A not-so-hasty escape
With the enemies taken care of, it was time to get Floon out of the sewers and back to civilization. Floon was very grateful to be rescued but couldn’t provide any clues as to the best way out. They were worried about following the Mindflayer and didn’t want to go back to the Ooze in the sleeping quarters so looked for a different way back to the surface.
Eventually they discovered a secret passage that lead to a cellar beneath a tavern in the Dock Ward. This cellar belonged to an innocent halfling family called the Peadbodys, but my players never got to meet them. Instead they were chased off by a burly guard who caught them trying to steal the booze.
With the burly halfling’s shouts still echoing through the empty Dock Ward street behind them, the heroes made their way to the only safe place they could think of at 4am.

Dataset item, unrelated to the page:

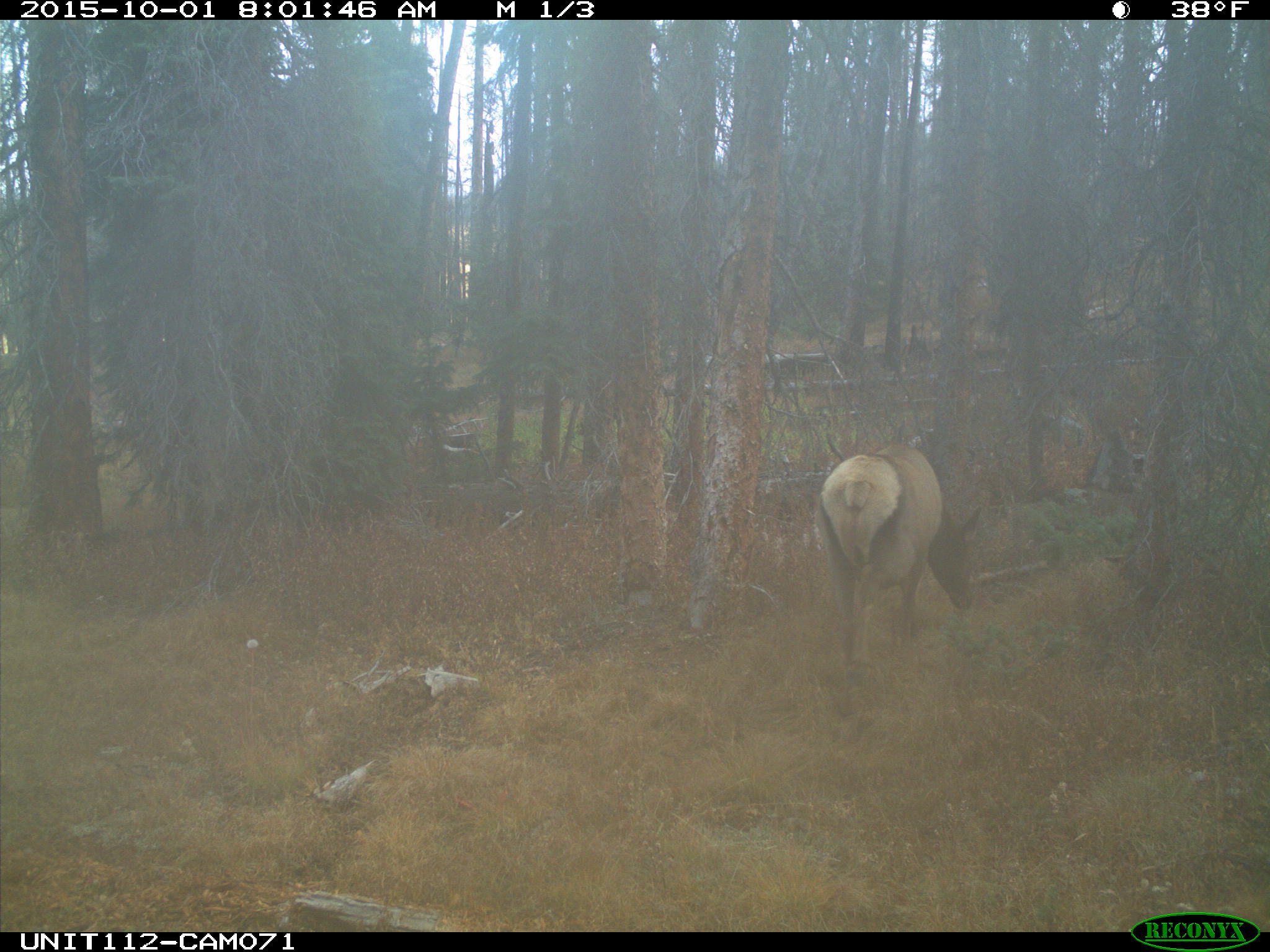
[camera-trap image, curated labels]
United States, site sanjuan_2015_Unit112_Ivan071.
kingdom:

Alan knocked on the door of Alma Moyes’ house and watched as the net curtains twitched. He was breathing heavily. Alma still believed he was her long-lost son and he hated to take advantage of a lonely old lady. But they were badly hurt and needed someplace to rest until they could get Floon back to Volo at the Yawning Portal. “Christopher. Is that you again?” … “Yes, mother.” END
This was a fun session and I really enjoyed everyone’s reaction to the Mindflayer and Intellect Devourer. At level one they would have never been able to defeat a Mindflayer, so I was really pleased they didn’t try to stop Nihiloor from escaping. What’s more, even though it’s not a very high CR (the number assigned to each monster to denote its difficulty is called its Challenge Rating), the Intellect Devourer could have had a far worse impact if it had used either of its main abilities: Devour Intellect or Body Thief. Either would have pretty much meant the end of a character and the creation of a new member of the party.

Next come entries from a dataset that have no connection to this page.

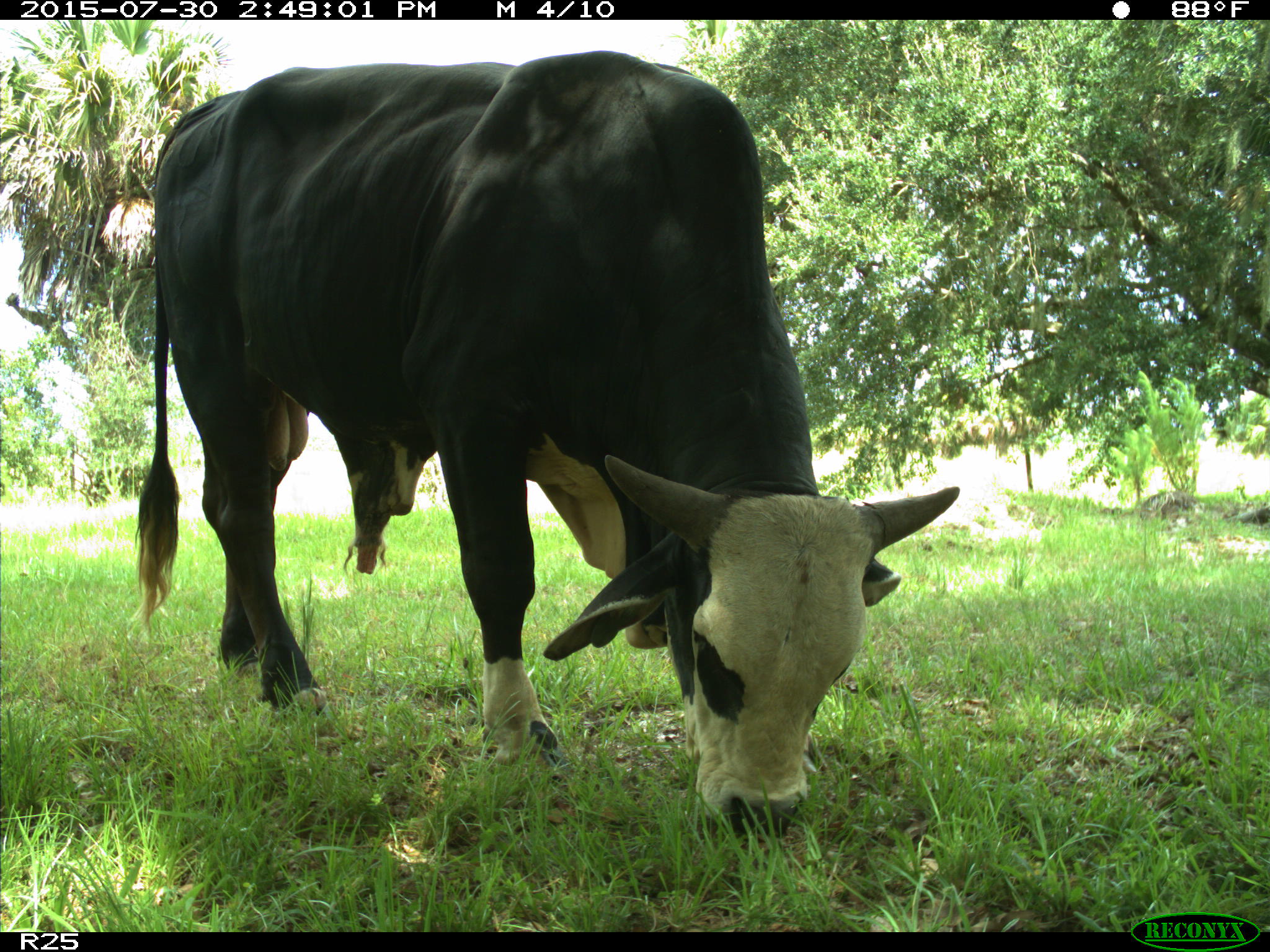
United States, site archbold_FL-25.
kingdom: Animalia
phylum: Chordata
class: Mammalia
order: Artiodactyla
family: Bovidae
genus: Bos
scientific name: Bos taurus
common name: domestic cow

This session marked the end of the first chapter of Dragon Heist and the heroes also leveled up. At least they should stand a little more chance in some encounters and hopefully Dugg won’t fall unconscious quite so much.
What did we learn?
DM Tip: Theatre of the Mind is a fantastic way of playing Dungeons & Dragons, and it’s also the cheapest and most flexible. However, if your players require a bit more visual stimulus, especially in combat situations, it might be time to think creatively about how you can do this—even if you are playing over Skype. I found it surprisingly simple to set up a second Skype account and webcam to feature a battle map for this session, and I’ll definitely use this system again when I know there’s going to be a complicated fight. My players really responded to seeing their character brought to life as minis too—and the Mindflayer mini from the Nolzur’s Marvelous Miniatures range was just the right level of creepy to really scare them.